Pattern 4: Deduplication on ingest

The source has the same row appearing N times (replay, faulty producer, whatever). Target should hold one row per logical key.

# Deduplicate first using row_number
w = Window.partitionBy("event_id").orderBy("ingest_time")
deduped = source.withColumn("rn", row_number().over(w)) \
                .filter("rn = 1") \
                .drop("rn")

target.alias("t").merge(
    deduped.alias("s"),
    "t.event_id = s.event_id"
) \
 .whenNotMatchedInsertAll() \
 .execute()

Because the source is deduped and we only INSERT (no UPDATE), repeated runs are effectively idempotent.
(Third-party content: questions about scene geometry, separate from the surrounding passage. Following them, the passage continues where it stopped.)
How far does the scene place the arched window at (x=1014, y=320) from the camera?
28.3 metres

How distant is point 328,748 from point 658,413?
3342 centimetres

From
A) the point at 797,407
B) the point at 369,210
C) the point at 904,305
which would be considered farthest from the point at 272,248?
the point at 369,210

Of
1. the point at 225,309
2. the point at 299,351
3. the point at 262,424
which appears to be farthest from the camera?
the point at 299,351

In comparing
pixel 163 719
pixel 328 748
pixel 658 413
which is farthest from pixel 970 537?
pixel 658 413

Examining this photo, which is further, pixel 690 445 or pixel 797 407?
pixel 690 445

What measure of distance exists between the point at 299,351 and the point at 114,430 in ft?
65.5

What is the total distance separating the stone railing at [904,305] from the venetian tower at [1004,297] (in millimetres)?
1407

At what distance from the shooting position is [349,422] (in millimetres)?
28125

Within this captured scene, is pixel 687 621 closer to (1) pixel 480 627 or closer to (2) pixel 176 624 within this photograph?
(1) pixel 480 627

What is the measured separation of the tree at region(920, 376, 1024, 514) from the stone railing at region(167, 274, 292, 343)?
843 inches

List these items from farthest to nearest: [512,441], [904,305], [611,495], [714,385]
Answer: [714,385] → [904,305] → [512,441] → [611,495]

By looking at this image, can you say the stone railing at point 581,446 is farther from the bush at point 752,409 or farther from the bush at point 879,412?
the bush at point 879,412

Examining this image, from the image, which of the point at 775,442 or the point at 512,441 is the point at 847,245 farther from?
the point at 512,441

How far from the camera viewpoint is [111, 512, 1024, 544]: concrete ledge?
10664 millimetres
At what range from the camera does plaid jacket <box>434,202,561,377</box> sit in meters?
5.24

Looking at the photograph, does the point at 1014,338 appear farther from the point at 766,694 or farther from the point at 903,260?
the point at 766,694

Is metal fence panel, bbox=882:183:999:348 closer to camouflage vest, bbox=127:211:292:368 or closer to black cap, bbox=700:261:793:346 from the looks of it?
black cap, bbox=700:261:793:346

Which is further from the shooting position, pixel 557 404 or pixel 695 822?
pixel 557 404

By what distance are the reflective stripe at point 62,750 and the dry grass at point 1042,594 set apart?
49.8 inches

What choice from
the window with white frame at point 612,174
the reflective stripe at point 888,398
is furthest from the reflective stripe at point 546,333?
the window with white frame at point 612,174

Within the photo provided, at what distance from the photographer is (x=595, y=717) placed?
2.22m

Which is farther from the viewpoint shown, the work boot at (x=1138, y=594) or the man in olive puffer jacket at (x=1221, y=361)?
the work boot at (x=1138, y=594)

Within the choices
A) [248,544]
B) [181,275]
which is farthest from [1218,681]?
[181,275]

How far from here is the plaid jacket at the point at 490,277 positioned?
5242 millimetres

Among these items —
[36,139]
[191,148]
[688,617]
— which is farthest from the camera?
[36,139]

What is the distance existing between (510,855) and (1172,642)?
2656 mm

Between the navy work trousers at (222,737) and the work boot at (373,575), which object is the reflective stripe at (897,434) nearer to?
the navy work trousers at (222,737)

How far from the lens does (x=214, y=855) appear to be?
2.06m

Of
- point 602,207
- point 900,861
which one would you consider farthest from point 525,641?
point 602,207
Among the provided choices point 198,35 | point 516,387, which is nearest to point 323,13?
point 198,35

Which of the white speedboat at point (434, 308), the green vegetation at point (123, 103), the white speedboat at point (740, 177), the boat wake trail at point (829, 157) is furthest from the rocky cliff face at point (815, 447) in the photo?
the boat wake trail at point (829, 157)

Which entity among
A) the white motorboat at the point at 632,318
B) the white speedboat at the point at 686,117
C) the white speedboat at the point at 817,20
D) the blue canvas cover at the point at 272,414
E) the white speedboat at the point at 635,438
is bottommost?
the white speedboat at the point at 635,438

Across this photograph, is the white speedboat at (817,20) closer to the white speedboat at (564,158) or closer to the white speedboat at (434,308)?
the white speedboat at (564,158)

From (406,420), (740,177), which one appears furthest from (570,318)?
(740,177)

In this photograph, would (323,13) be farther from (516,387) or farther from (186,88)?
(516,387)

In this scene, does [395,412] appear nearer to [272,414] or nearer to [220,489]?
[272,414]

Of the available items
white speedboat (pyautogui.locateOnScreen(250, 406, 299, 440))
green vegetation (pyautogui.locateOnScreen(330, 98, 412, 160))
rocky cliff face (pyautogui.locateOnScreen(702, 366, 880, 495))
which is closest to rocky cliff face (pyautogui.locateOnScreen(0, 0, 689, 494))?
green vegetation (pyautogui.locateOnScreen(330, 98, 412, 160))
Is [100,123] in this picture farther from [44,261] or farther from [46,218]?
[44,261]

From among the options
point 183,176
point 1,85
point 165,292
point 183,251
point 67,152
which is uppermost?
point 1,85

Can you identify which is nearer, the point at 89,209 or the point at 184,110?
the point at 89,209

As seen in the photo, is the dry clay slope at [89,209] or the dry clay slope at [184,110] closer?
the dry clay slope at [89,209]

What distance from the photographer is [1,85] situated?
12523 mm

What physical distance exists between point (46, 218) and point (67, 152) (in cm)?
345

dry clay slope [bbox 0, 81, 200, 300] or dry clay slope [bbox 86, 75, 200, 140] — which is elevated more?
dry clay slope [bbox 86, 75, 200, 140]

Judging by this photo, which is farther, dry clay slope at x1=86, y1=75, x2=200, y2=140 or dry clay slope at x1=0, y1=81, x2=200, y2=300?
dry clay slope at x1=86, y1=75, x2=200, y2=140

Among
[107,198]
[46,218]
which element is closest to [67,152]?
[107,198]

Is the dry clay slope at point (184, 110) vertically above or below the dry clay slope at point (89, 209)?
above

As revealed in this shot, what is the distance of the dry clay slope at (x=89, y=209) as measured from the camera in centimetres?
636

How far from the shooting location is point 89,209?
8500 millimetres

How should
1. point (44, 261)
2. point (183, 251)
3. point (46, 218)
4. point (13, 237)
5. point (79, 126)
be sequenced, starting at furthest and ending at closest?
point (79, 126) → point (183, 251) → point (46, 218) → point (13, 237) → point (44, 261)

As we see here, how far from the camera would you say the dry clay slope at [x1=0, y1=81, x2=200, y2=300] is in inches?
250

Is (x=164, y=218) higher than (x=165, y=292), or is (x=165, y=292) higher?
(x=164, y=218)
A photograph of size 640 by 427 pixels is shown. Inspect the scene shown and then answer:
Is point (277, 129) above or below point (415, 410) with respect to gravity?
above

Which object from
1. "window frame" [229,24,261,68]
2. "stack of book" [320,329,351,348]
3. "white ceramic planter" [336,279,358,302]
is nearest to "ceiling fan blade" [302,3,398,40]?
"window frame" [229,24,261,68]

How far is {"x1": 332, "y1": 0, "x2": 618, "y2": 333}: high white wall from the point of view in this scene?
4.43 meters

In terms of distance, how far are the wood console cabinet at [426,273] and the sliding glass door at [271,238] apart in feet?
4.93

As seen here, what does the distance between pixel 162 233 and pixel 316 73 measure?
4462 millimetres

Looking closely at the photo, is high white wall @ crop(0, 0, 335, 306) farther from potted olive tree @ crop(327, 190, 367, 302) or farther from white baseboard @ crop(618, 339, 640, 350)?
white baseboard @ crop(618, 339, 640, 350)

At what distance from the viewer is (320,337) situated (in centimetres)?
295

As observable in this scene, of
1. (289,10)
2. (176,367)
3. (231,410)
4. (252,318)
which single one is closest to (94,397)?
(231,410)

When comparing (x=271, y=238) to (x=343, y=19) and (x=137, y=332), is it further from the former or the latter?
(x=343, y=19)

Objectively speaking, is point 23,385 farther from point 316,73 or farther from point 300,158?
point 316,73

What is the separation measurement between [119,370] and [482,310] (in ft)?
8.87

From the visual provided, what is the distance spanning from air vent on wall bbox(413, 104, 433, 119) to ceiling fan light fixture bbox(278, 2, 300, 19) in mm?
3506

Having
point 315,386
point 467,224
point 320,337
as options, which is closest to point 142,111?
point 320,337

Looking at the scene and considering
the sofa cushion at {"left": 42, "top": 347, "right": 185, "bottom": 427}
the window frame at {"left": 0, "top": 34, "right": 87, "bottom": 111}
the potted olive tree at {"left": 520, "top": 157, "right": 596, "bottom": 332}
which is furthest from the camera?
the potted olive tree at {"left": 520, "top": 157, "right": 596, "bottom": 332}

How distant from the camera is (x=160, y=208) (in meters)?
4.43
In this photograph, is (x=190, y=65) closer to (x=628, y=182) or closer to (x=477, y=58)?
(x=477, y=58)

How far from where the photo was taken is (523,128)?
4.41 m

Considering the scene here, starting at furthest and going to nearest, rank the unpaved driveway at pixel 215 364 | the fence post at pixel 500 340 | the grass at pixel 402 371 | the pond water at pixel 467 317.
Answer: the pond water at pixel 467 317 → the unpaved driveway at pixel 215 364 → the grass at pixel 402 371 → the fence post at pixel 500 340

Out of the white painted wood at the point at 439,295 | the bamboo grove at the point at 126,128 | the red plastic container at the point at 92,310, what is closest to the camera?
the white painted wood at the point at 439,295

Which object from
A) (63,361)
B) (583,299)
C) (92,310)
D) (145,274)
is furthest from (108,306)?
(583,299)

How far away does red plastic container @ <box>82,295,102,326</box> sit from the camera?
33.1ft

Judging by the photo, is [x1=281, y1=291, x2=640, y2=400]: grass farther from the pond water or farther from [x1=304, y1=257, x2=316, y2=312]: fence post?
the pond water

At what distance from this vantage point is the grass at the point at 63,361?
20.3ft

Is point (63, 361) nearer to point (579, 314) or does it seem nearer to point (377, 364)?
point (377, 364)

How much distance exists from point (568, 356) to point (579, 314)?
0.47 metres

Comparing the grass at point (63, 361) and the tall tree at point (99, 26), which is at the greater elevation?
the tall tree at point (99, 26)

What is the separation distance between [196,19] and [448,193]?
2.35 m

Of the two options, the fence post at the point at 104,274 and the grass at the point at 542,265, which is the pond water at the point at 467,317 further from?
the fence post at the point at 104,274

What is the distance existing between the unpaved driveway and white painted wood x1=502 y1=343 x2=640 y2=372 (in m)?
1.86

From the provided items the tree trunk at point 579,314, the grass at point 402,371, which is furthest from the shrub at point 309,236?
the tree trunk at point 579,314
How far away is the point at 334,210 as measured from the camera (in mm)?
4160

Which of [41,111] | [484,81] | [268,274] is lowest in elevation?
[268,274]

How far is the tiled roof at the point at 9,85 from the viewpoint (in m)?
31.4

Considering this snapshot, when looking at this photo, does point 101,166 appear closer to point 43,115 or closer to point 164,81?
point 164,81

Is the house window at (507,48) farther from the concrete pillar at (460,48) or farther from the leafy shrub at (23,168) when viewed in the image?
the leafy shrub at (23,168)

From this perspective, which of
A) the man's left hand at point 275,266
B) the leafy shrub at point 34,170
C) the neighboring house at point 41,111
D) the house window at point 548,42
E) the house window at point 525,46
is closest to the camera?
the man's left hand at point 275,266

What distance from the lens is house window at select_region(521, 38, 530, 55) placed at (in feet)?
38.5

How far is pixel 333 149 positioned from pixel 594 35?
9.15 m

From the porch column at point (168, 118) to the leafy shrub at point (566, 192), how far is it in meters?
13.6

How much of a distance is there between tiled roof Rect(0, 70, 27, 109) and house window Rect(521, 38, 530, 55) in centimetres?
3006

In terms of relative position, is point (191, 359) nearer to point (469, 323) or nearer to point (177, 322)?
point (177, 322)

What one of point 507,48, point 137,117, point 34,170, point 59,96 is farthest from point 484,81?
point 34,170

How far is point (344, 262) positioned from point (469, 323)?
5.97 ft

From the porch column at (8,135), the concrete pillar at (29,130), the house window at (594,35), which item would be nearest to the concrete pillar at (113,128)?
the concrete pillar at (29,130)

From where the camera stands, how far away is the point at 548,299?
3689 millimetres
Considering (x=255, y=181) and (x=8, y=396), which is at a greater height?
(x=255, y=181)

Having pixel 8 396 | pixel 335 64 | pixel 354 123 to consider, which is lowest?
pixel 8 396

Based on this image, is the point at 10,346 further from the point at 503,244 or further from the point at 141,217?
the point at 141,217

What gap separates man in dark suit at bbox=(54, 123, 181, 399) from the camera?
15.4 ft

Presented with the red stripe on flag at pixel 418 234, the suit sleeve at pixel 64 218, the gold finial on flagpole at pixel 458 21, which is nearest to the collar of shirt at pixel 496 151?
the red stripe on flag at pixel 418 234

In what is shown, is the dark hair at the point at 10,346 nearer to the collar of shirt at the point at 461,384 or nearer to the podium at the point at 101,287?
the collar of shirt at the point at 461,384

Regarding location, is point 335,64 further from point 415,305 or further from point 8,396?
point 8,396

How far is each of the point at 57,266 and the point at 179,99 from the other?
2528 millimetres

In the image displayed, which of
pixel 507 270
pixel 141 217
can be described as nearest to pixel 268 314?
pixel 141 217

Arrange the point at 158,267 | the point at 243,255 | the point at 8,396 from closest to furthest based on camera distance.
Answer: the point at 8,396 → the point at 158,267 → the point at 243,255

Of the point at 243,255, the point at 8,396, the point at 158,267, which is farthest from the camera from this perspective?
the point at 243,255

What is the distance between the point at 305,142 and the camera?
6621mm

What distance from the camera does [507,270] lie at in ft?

Existing target rows just stay; new ones get added.

For high-throughput streaming, the same pattern works with .foreachBatch():

def upsert_batch(microbatch_df, batch_id):
    deduped = microbatch_df.dropDuplicates(["event_id"])
    target.alias("t").merge(deduped.alias("s"), "t.event_id = s.event_id") \
                     .whenNotMatchedInsertAll() \
                     .execute()

stream.writeStream \
    .foreachBatch(upsert_batch) \
    .option("checkpointLocation", "/chk/events") \
    .start()

Pattern 5: Slowly-changing-dimension type 2 (history-preserving updates)

You have a user dimension table. Address changes happen but you want to keep history: the previous row stays in the table, marked as no-longer-current; a new row is inserted as the current state.

This is the classic SCD-2 pattern. MERGE handles it in two steps:

# Step 1: close the currently-active row for any user whose data changed
target.alias("t").merge(
    changes.alias("s"),
    "t.user_id = s.user_id AND t.is_current = true"
) \
 .whenMatchedUpdate(
     condition="t.address != s.address",
     set={"is_current": "false", "valid_until": "s.event_time"}
 ) \
 .execute()

# Step 2: insert new current rows for the changes
new_rows = changes.withColumn("is_current", lit(True)) \
                  .withColumn("valid_from", col("event_time")) \
                  .withColumn("valid_until", lit(None).cast("timestamp"))

new_rows.write.format("delta").mode("append").save("/data/silver/users")

Two passes (close + insert) is conceptually cleaner than trying to do it in one MERGE. Performance is similar in practice; readability wins.

Performance gotchas

A few things that bit me:

Z-order on the merge key, or pay for it. MERGE has to scan the target to find matches. If your target is big and the merge key isn’t co-located, every MERGE is a full table scan. OPTIMIZE table ZORDER BY (user_id) once a day, MERGE stays fast.

.whenMatchedUpdateAll() is wasteful for narrow updates. If you’re only updating two columns, name them in .set() instead. Updating-all writes the whole row even when 90% of fields are unchanged.

Watch the explain plan for BroadcastHashJoin. MERGE chooses join strategy based on source size estimate. If source is small but Spark thinks it’s big (stale stats), you’ll get a sort-merge join with a giant shuffle. Either ANALYZE TABLE for fresh stats, or hint broadcast(source) explicitly.

MERGE doesn’t compact files. Many small MERGEs leave many small files. Run OPTIMIZE periodically. delta.autoOptimize.optimizeWrite = true and delta.autoOptimize.autoCompact = true help, but they’re not free; benchmark on your workload.

What I no longer do

Full overwrite on every batch. Once the table is bigger than ~10 GB, the cost of rewriting it daily eclipses the cost of a MERGE.
INSERT INTO ... SELECT ... WHERE NOT EXISTS. That pattern works but is slower than MERGE because Spark can’t optimise the existence check the same way.
Custom dedup-then-overwrite scripts. MERGE handles the dedup case directly with dropDuplicates + whenNotMatchedInsertAll.

When NOT to use MERGE

Three cases:

Append-only event streams. If you never update or delete, a plain INSERT is faster.
Full table rebuilds. If today’s source is the entire authoritative state and the table is small, OVERWRITE is simpler and the same speed.
Highly write-skewed targets. If 99% of your MERGEs hit the same 1% of rows, you’ll fight contention. Consider partitioning by the hot key, or batching changes.

Closing

Five patterns, one mental model: MERGE is the conditional upsert with optional delete. Pattern-match on the WHEN clauses to express any of the five common shapes. Z-order the merge key, dedupe the source first, watch out for stale statistics. After a few weeks of using these in production, the old OVERWRITE-everything pipeline starts feeling primitive.